Task objective
Render every line of the records below as a Markdown table with the columns "Entry" and "Content", numbering the rows and omitting blank lines. Leave the pictures out of your answer.

--- Entries shown ---

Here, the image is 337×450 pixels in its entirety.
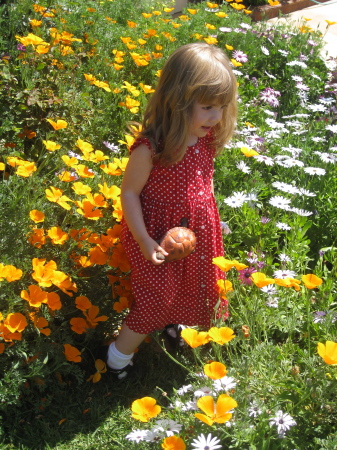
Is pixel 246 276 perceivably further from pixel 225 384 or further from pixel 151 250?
pixel 225 384

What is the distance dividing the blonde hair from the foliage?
1.07ft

---

Response to the task
| Entry | Content |
|---|---|
| 1 | Here, the image is 337×450 pixels in its entirety. |
| 2 | Is pixel 246 276 perceivably further from pixel 225 384 or further from pixel 151 250? |
| 3 | pixel 225 384 |
| 4 | What is the distance dividing the blonde hair from the foliage? |
| 5 | 1.07ft |